= John McCartney (footballer, born 1866) =

Scottish footballer and manager

William John McCartney (1866 – 18 January 1933) was a Scottish footballer and football manager whose career lasted from 1884 to 1929.

==Playing career==
A native of Glasgow, McCartney began as a full back with Cartvale at the age of 18, later playing for Thistle. In 1887 he joined Rangers, staying for two years. before joining Cowlairs.

In 1893, he joined Newton Heath, playing 19 league games and scoring once before joining Luton Town in 1894. He helped Luton gain election to the Football League and played in Luton's first-ever league match on 4 September 1897, a 1–1 draw away to Leicester Fosse. He played 27 times that season, leaving at the end of it to join Barnsley. He scored 3 times in 63 league games for Barnsley before retiring in April 1901 to become Barnsley's secretary-manager.

==Managerial career==
He left Barnsley in mid-1904, and returned to Scotland to manage St Mirren. He guided the Buddies to the 1908 Scottish Cup Final, losing 5–1 to Celtic.

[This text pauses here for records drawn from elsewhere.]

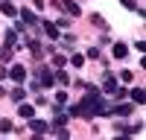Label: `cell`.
Masks as SVG:
<instances>
[{"instance_id":"11","label":"cell","mask_w":146,"mask_h":140,"mask_svg":"<svg viewBox=\"0 0 146 140\" xmlns=\"http://www.w3.org/2000/svg\"><path fill=\"white\" fill-rule=\"evenodd\" d=\"M111 114L114 117H129L131 114V105H111Z\"/></svg>"},{"instance_id":"10","label":"cell","mask_w":146,"mask_h":140,"mask_svg":"<svg viewBox=\"0 0 146 140\" xmlns=\"http://www.w3.org/2000/svg\"><path fill=\"white\" fill-rule=\"evenodd\" d=\"M129 96H131V102H137V105H140V102L146 99V90H143V88H131V90H129Z\"/></svg>"},{"instance_id":"28","label":"cell","mask_w":146,"mask_h":140,"mask_svg":"<svg viewBox=\"0 0 146 140\" xmlns=\"http://www.w3.org/2000/svg\"><path fill=\"white\" fill-rule=\"evenodd\" d=\"M6 76H9V70H6V67H0V82H3Z\"/></svg>"},{"instance_id":"15","label":"cell","mask_w":146,"mask_h":140,"mask_svg":"<svg viewBox=\"0 0 146 140\" xmlns=\"http://www.w3.org/2000/svg\"><path fill=\"white\" fill-rule=\"evenodd\" d=\"M120 3H123V6H126V9H129V12H137V15H140V18H143V9H140V6H137V3H135V0H120Z\"/></svg>"},{"instance_id":"18","label":"cell","mask_w":146,"mask_h":140,"mask_svg":"<svg viewBox=\"0 0 146 140\" xmlns=\"http://www.w3.org/2000/svg\"><path fill=\"white\" fill-rule=\"evenodd\" d=\"M15 44H18V32L9 29V32H6V47H15Z\"/></svg>"},{"instance_id":"21","label":"cell","mask_w":146,"mask_h":140,"mask_svg":"<svg viewBox=\"0 0 146 140\" xmlns=\"http://www.w3.org/2000/svg\"><path fill=\"white\" fill-rule=\"evenodd\" d=\"M56 79H58V82H62V85H70V76L64 73V70H58V73H56Z\"/></svg>"},{"instance_id":"9","label":"cell","mask_w":146,"mask_h":140,"mask_svg":"<svg viewBox=\"0 0 146 140\" xmlns=\"http://www.w3.org/2000/svg\"><path fill=\"white\" fill-rule=\"evenodd\" d=\"M41 26H44V35H47V38H58V26H56V23H50V20H44Z\"/></svg>"},{"instance_id":"29","label":"cell","mask_w":146,"mask_h":140,"mask_svg":"<svg viewBox=\"0 0 146 140\" xmlns=\"http://www.w3.org/2000/svg\"><path fill=\"white\" fill-rule=\"evenodd\" d=\"M32 3H35V9H41V6H44V0H32Z\"/></svg>"},{"instance_id":"13","label":"cell","mask_w":146,"mask_h":140,"mask_svg":"<svg viewBox=\"0 0 146 140\" xmlns=\"http://www.w3.org/2000/svg\"><path fill=\"white\" fill-rule=\"evenodd\" d=\"M18 114L23 117V120H29V117H32L35 111H32V105H23V102H18Z\"/></svg>"},{"instance_id":"8","label":"cell","mask_w":146,"mask_h":140,"mask_svg":"<svg viewBox=\"0 0 146 140\" xmlns=\"http://www.w3.org/2000/svg\"><path fill=\"white\" fill-rule=\"evenodd\" d=\"M111 53H114V58H126V55H129V47H126L123 41H117V44L111 47Z\"/></svg>"},{"instance_id":"6","label":"cell","mask_w":146,"mask_h":140,"mask_svg":"<svg viewBox=\"0 0 146 140\" xmlns=\"http://www.w3.org/2000/svg\"><path fill=\"white\" fill-rule=\"evenodd\" d=\"M114 88H117V79L105 70V79H102V93H114Z\"/></svg>"},{"instance_id":"7","label":"cell","mask_w":146,"mask_h":140,"mask_svg":"<svg viewBox=\"0 0 146 140\" xmlns=\"http://www.w3.org/2000/svg\"><path fill=\"white\" fill-rule=\"evenodd\" d=\"M0 12H3V15H9V18H18V6L9 3V0H0Z\"/></svg>"},{"instance_id":"30","label":"cell","mask_w":146,"mask_h":140,"mask_svg":"<svg viewBox=\"0 0 146 140\" xmlns=\"http://www.w3.org/2000/svg\"><path fill=\"white\" fill-rule=\"evenodd\" d=\"M3 93H6V90H3V88H0V96H3Z\"/></svg>"},{"instance_id":"23","label":"cell","mask_w":146,"mask_h":140,"mask_svg":"<svg viewBox=\"0 0 146 140\" xmlns=\"http://www.w3.org/2000/svg\"><path fill=\"white\" fill-rule=\"evenodd\" d=\"M12 128H15V125H12L9 120H0V131H3V134H9V131H12Z\"/></svg>"},{"instance_id":"24","label":"cell","mask_w":146,"mask_h":140,"mask_svg":"<svg viewBox=\"0 0 146 140\" xmlns=\"http://www.w3.org/2000/svg\"><path fill=\"white\" fill-rule=\"evenodd\" d=\"M120 79H123V82H131V79H135V73H131V70H120Z\"/></svg>"},{"instance_id":"5","label":"cell","mask_w":146,"mask_h":140,"mask_svg":"<svg viewBox=\"0 0 146 140\" xmlns=\"http://www.w3.org/2000/svg\"><path fill=\"white\" fill-rule=\"evenodd\" d=\"M29 128L35 134H47V131H50V125H47L44 120H32V117H29Z\"/></svg>"},{"instance_id":"1","label":"cell","mask_w":146,"mask_h":140,"mask_svg":"<svg viewBox=\"0 0 146 140\" xmlns=\"http://www.w3.org/2000/svg\"><path fill=\"white\" fill-rule=\"evenodd\" d=\"M82 117H100V114H111V105L102 99V90L96 85H85V99H82Z\"/></svg>"},{"instance_id":"3","label":"cell","mask_w":146,"mask_h":140,"mask_svg":"<svg viewBox=\"0 0 146 140\" xmlns=\"http://www.w3.org/2000/svg\"><path fill=\"white\" fill-rule=\"evenodd\" d=\"M53 82H56V73H53L50 67H44V70H38V85H44V88H50Z\"/></svg>"},{"instance_id":"4","label":"cell","mask_w":146,"mask_h":140,"mask_svg":"<svg viewBox=\"0 0 146 140\" xmlns=\"http://www.w3.org/2000/svg\"><path fill=\"white\" fill-rule=\"evenodd\" d=\"M18 18L23 20V26H35V23H38L35 12H29V9H18Z\"/></svg>"},{"instance_id":"22","label":"cell","mask_w":146,"mask_h":140,"mask_svg":"<svg viewBox=\"0 0 146 140\" xmlns=\"http://www.w3.org/2000/svg\"><path fill=\"white\" fill-rule=\"evenodd\" d=\"M114 131H117V134H129V125H126V123H114Z\"/></svg>"},{"instance_id":"2","label":"cell","mask_w":146,"mask_h":140,"mask_svg":"<svg viewBox=\"0 0 146 140\" xmlns=\"http://www.w3.org/2000/svg\"><path fill=\"white\" fill-rule=\"evenodd\" d=\"M27 76H29V70L23 67V64H12V67H9V79H15L18 85H23V82H27Z\"/></svg>"},{"instance_id":"19","label":"cell","mask_w":146,"mask_h":140,"mask_svg":"<svg viewBox=\"0 0 146 140\" xmlns=\"http://www.w3.org/2000/svg\"><path fill=\"white\" fill-rule=\"evenodd\" d=\"M111 96H114V99H123V96H129V90L117 85V88H114V93H111Z\"/></svg>"},{"instance_id":"14","label":"cell","mask_w":146,"mask_h":140,"mask_svg":"<svg viewBox=\"0 0 146 140\" xmlns=\"http://www.w3.org/2000/svg\"><path fill=\"white\" fill-rule=\"evenodd\" d=\"M62 9L67 12V15H73V18H76V15H79V6H76V3H73V0H64V3H62Z\"/></svg>"},{"instance_id":"25","label":"cell","mask_w":146,"mask_h":140,"mask_svg":"<svg viewBox=\"0 0 146 140\" xmlns=\"http://www.w3.org/2000/svg\"><path fill=\"white\" fill-rule=\"evenodd\" d=\"M53 64H56V67H64V64H67V58H64V55H56V58H53Z\"/></svg>"},{"instance_id":"12","label":"cell","mask_w":146,"mask_h":140,"mask_svg":"<svg viewBox=\"0 0 146 140\" xmlns=\"http://www.w3.org/2000/svg\"><path fill=\"white\" fill-rule=\"evenodd\" d=\"M27 47H29V53H32L35 58H41V55H44V47H41V41H29Z\"/></svg>"},{"instance_id":"26","label":"cell","mask_w":146,"mask_h":140,"mask_svg":"<svg viewBox=\"0 0 146 140\" xmlns=\"http://www.w3.org/2000/svg\"><path fill=\"white\" fill-rule=\"evenodd\" d=\"M12 50H15V47H6V50L0 53V58H3V61H9V58H12Z\"/></svg>"},{"instance_id":"27","label":"cell","mask_w":146,"mask_h":140,"mask_svg":"<svg viewBox=\"0 0 146 140\" xmlns=\"http://www.w3.org/2000/svg\"><path fill=\"white\" fill-rule=\"evenodd\" d=\"M88 58H100V50H96V47H88Z\"/></svg>"},{"instance_id":"16","label":"cell","mask_w":146,"mask_h":140,"mask_svg":"<svg viewBox=\"0 0 146 140\" xmlns=\"http://www.w3.org/2000/svg\"><path fill=\"white\" fill-rule=\"evenodd\" d=\"M91 23H94V26H100V29H108V23H105V18H102V15H96V12L91 15Z\"/></svg>"},{"instance_id":"20","label":"cell","mask_w":146,"mask_h":140,"mask_svg":"<svg viewBox=\"0 0 146 140\" xmlns=\"http://www.w3.org/2000/svg\"><path fill=\"white\" fill-rule=\"evenodd\" d=\"M70 64H73V67H82V64H85V55H70Z\"/></svg>"},{"instance_id":"17","label":"cell","mask_w":146,"mask_h":140,"mask_svg":"<svg viewBox=\"0 0 146 140\" xmlns=\"http://www.w3.org/2000/svg\"><path fill=\"white\" fill-rule=\"evenodd\" d=\"M9 96H12V99H15V102H23V96H27V90H23V88L18 85L15 90H12V93H9Z\"/></svg>"}]
</instances>
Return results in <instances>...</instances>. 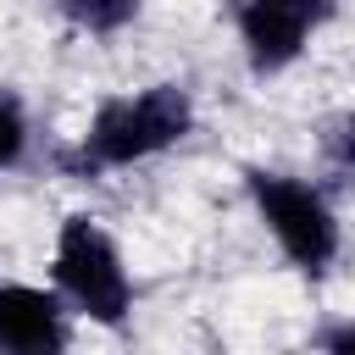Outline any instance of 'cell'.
Instances as JSON below:
<instances>
[{"label":"cell","instance_id":"3957f363","mask_svg":"<svg viewBox=\"0 0 355 355\" xmlns=\"http://www.w3.org/2000/svg\"><path fill=\"white\" fill-rule=\"evenodd\" d=\"M244 194L261 216V227L272 233V244L283 250V261L305 277H322L338 261L344 227L338 211L327 205V194L294 172H272V166H250L244 172Z\"/></svg>","mask_w":355,"mask_h":355},{"label":"cell","instance_id":"5b68a950","mask_svg":"<svg viewBox=\"0 0 355 355\" xmlns=\"http://www.w3.org/2000/svg\"><path fill=\"white\" fill-rule=\"evenodd\" d=\"M72 344V311L55 283H0V355H55Z\"/></svg>","mask_w":355,"mask_h":355},{"label":"cell","instance_id":"52a82bcc","mask_svg":"<svg viewBox=\"0 0 355 355\" xmlns=\"http://www.w3.org/2000/svg\"><path fill=\"white\" fill-rule=\"evenodd\" d=\"M28 139H33V122H28L22 94L0 83V172H11V166L28 155Z\"/></svg>","mask_w":355,"mask_h":355},{"label":"cell","instance_id":"ba28073f","mask_svg":"<svg viewBox=\"0 0 355 355\" xmlns=\"http://www.w3.org/2000/svg\"><path fill=\"white\" fill-rule=\"evenodd\" d=\"M316 344H322V349H355V322H344V327H327V333H316Z\"/></svg>","mask_w":355,"mask_h":355},{"label":"cell","instance_id":"277c9868","mask_svg":"<svg viewBox=\"0 0 355 355\" xmlns=\"http://www.w3.org/2000/svg\"><path fill=\"white\" fill-rule=\"evenodd\" d=\"M333 17H338V0H239L233 6L239 50H244L255 78L288 72L305 55L311 33L327 28Z\"/></svg>","mask_w":355,"mask_h":355},{"label":"cell","instance_id":"6da1fadb","mask_svg":"<svg viewBox=\"0 0 355 355\" xmlns=\"http://www.w3.org/2000/svg\"><path fill=\"white\" fill-rule=\"evenodd\" d=\"M194 133V94L183 83H150L139 94H111L94 105L83 139L72 155H61V166L72 178H100V172H122L139 166L150 155L178 150Z\"/></svg>","mask_w":355,"mask_h":355},{"label":"cell","instance_id":"7a4b0ae2","mask_svg":"<svg viewBox=\"0 0 355 355\" xmlns=\"http://www.w3.org/2000/svg\"><path fill=\"white\" fill-rule=\"evenodd\" d=\"M50 283L67 300V311L94 327H122L133 311V272L122 261V244L89 211L61 216L50 244Z\"/></svg>","mask_w":355,"mask_h":355},{"label":"cell","instance_id":"9c48e42d","mask_svg":"<svg viewBox=\"0 0 355 355\" xmlns=\"http://www.w3.org/2000/svg\"><path fill=\"white\" fill-rule=\"evenodd\" d=\"M333 155H338V166H344V172L355 178V122H349V128H344V133L333 139Z\"/></svg>","mask_w":355,"mask_h":355},{"label":"cell","instance_id":"8992f818","mask_svg":"<svg viewBox=\"0 0 355 355\" xmlns=\"http://www.w3.org/2000/svg\"><path fill=\"white\" fill-rule=\"evenodd\" d=\"M50 11H55L67 28H78V33L111 39V33H122V28L139 22L144 0H50Z\"/></svg>","mask_w":355,"mask_h":355}]
</instances>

In 1910 he left St Mirren to take over as manager of Heart of Midlothian. His spell in Edinburgh encompassed the club's rise to the top of the Scottish League with a group of exciting young players he brought in, and the decimation of that team after they enlisted together to fight in World War I, with several killed and others wounded. The closest he came to silverware was in the 1919 Victory Cup where Hearts were defeated in the final by his old club St Mirren. McCartney resigned from his position in October 1919, and was succeeded as Hearts manager by his son Willie.

In May 1920, he was appointed manager of Portsmouth. He guided Portsmouth from Division Three South to the First Division, but resigned due to ill health in May 1927 before he could manage Pompey in the top flight. In September 1927, he returned to management with Luton Town, but with his health declining further, he resigned in December 1929 and retired from football.

McCartney authored two booklets documenting Scottish footballers in the Great War, and those from Hearts who perished. He died in Edinburgh at the age of 66.